Hans-Joachim Schädlich
Zensur ist die »Kampfmaschine im Reich des Geistes«, so beantwortete Hans-Joachim Schädlich als Brüder-Grimm-Poetikprofessor der Universität Gesamthochschule Kassel die Frage seiner ersten Vorlesung am 17. Dezember 1988: »Über Bedingungen des Schreibens in der DDR und in der Bundesrepublik – oder: Was ist Zensur?« Dass die Wahrheit – auch diese – konkret ist, wie Schädlich sagte, vermittelte sich im vollen Hörsaal des Kunstbereichs der GhK in den ebenso nüchternen wie eindringlichen Selbstauskünften über die Erfahrungen eines »ost-westdeutschen Schriftstellers«, der 1977 aus der DDR in die Bundesrepublik übersiedelte und heute in West-Berlin lebt.

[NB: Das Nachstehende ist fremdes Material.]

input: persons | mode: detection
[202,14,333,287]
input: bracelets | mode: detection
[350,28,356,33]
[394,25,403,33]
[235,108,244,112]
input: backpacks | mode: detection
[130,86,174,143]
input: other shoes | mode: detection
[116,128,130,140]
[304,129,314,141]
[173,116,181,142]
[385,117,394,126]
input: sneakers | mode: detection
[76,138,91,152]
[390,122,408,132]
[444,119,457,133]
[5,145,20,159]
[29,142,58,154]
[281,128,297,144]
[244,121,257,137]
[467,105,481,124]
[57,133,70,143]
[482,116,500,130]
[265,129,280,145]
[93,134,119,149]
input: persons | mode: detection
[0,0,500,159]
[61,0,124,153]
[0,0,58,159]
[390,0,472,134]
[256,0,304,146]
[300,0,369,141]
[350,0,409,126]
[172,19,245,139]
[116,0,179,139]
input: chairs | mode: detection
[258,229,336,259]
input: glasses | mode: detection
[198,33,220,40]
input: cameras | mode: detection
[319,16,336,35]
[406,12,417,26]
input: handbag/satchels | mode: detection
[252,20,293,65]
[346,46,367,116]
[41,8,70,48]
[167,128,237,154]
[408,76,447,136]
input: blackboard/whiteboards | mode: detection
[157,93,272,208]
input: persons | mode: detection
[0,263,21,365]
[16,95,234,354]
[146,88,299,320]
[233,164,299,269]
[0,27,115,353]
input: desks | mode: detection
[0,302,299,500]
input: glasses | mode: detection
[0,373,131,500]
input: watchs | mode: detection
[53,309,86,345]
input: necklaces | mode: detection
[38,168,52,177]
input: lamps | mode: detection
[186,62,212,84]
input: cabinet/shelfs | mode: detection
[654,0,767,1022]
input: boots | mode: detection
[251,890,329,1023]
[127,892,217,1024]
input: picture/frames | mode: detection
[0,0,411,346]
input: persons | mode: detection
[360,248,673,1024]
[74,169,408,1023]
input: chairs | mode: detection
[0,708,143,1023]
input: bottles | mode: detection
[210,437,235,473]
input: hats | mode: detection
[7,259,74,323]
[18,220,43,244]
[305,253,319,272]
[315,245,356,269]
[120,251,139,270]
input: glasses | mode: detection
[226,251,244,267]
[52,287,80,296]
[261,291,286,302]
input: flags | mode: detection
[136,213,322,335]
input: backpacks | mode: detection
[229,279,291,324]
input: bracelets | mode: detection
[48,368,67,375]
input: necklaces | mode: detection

Zensur in der DDR, das machte Schädlich am eigenen Beispiel – aber nicht nur an diesem – deutlich, ist nach wie vor diktatorisch und zielt auf die Existenz. Insofern ist sie mit der in der Bundesrepublik nicht zu vergleichen. Dass sie freilich auch hierzulande grassiert – und zwar in wachsendem Ausmaß – auch das gehörte zu Schädlichs konkreten Wahrheiten.